The trade has reacted with relief to news that Hachette Book Group (HBG) in the US and Amazon have reached a new multi-year agreement.
The agreement, announced yesterday (Thursday 13th November) in a joint statement by the two companies, will give HBG responsibility for setting consumer prices for its e-books but provide the publisher with "specific financial incentives" to keep that price low.
The news has been welcomed by authors and their representatives, although with some caution.
Douglas Preston, who set up the Authors United campaign group to urge Amazon to stop "sanctions" against authors, told The Bookseller: "I'm relieved that Amazon and Hachette reached an agreement. I can only hope that, if disagreements arise in the future between Amazon and publishers, Amazon will never again seek to gain leverage by sanctioning books and hurting authors."
Preston told the Guardian that the agreement did not, however, "change the fundamental problem that Amazon controls 50% of the book market in the US and was willing to throw its weight around and take books hostage and hurt authors whenever they run into a negotiating problem".
He said that he thought the Authors United campaign had put pressure on Amazon, who "started off asking for just outrageous and untenable terms". And in Publishers Weekly he said it would not stop Authors United from going ahead with its plans to ask the Department of Justice for an antitrust inquiry into Amazon.
Authors Guild President Roxana Robinson, president of the US authors' body Authors Guild, said in a statement on the organisation's website that the news was especially welcome "coming in advance of the holiday sales season".
“We congratulate both parties on finally reaching an agreement," she said. "It was heartening to see so many writers rally to the defense of their colleagues. We’d like to think the display of communal spirit played a part in bringing the negotiations to an end—and we hope it prevents authors from being dragged into corporate disputes in the future.
“We’ve heard that this deal is favorable to authors, but we have no way of knowing right now.
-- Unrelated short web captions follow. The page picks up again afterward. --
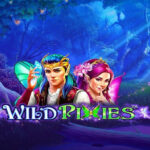 Permainan Taruhan Judi Slot Online Yang Membuat Anda Jackpot Besar Di Pragmatic Play Wild Pixies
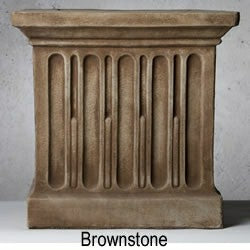 Watchful Owl Garden Statue | Plow & Hearth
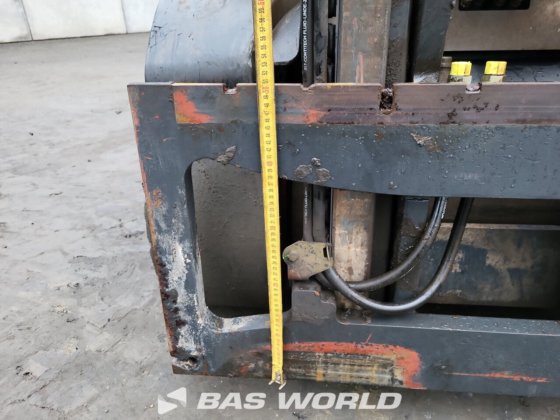 リンド H30D フォークリフト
In the meantime, it’s our hope that Hachette—in light of the loyalty its authors have shown throughout this debacle—takes this opportunity to revisit its standard e-book royalty rate of 25% of the publisher’s net profits.”
Brian DeFiore, founder of the literary agency DeFiore and Company and a board member of the Association of Authors Representatives, told Publishers Weekly that while authors, HBG and Amazon "all have financial skin the the game," only the retailer and publisher were involved in negotiations.
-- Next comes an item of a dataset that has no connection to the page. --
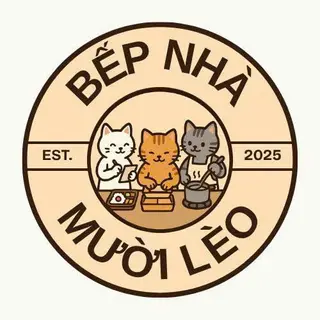 Ảnh đại diện Bếp Nhà Mười Lèo - Đường số 48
He said: "That's worrisome for the ones not at the table."
Jane Dystel, president of Dystel & Goderich Literary Management, told the New York Times: “The fact that these two
companies are no longer shooting at each other is a really good thing for all of us."
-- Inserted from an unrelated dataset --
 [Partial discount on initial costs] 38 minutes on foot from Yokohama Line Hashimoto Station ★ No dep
The agreement, which will take effect early in 2015, covers e-book and print sales in the US.
Amazon and HBG will now resume normal trading, with Hachette books being “prominently featured in promotions”, although some HBG titles - such as Malcolm Gladwell’s David and Goliath - are currently still showing as being out of stock or subject to delays in delivery times.
The two companies made their disagreement public in May, when HBG accused Amazon of delaying deliveries of its books on purpose. Since then, thousands of HBG titles have been subject to delayed shipping and readers have been unable to pre-order books. HBG accused Amazon of seeking profit and bigger market share, while Amazon said its aim was to provide customers with e-books at lower prices.
Authors were pulled into the six-month long dispute, with prominent writers including James Patterson, John Green and Gladwell condemning Amazon. Preston set up Authors United to petition Amazon to end the dispute, while Amazon set up its own campaign, titled Readers United. A number of prominent indie authors, including Hugh Howey and Barry Eisler, also stepped up to support Amazon, with their own public-facing campaign.
HBG's agreement comes shortly after Simon & Schuster in the US struck a new agreement with Amazon.
Reacting to the news of the agreement on his blog, author Hugh Howey said: "Hachette has put an end to their nightmare of a standoff and has agreed to terms with Amazon. This is great news for book buyers and Hachette authors and the industry in general. It comes right on the heels of Simon & Schuster signing a multi-year deal with Amazon for both print and ebooks, and the wording of that announcement was practically identical to the wording of the Hachette announcement today."
Philip Jones, editor of The Bookseller, said in a blog piece that the agreement "feels like a score-draw between two sides neither of whom could quite net the winning goal, and simply grew too fatigued to keep pumping the ball up the pitch".
"But Hachette won the penalty shoot-out," he said. "Agency was always going to be the deal-breaker and that's what Hachette comes away with, just as Simon & Schuster had before it. S&S called it a a "version of agency". Hachette said the deal gave it responsibility for setting consumer prices for its e-books."
HBG c.e.o. Michael Pietsch said yesterday that the agreement was "great news for writers".
"The new agreement will benefit Hachette authors for years to come," he added. "It gives Hachette enormous marketing capability with one of our most important bookselling partners.”
David Naggar, v.p., Kindle, said: "We are pleased with this new agreement as it includes specific financial incentives for Hachette to deliver lower prices, which we believe will be a great win for readers and authors alike.”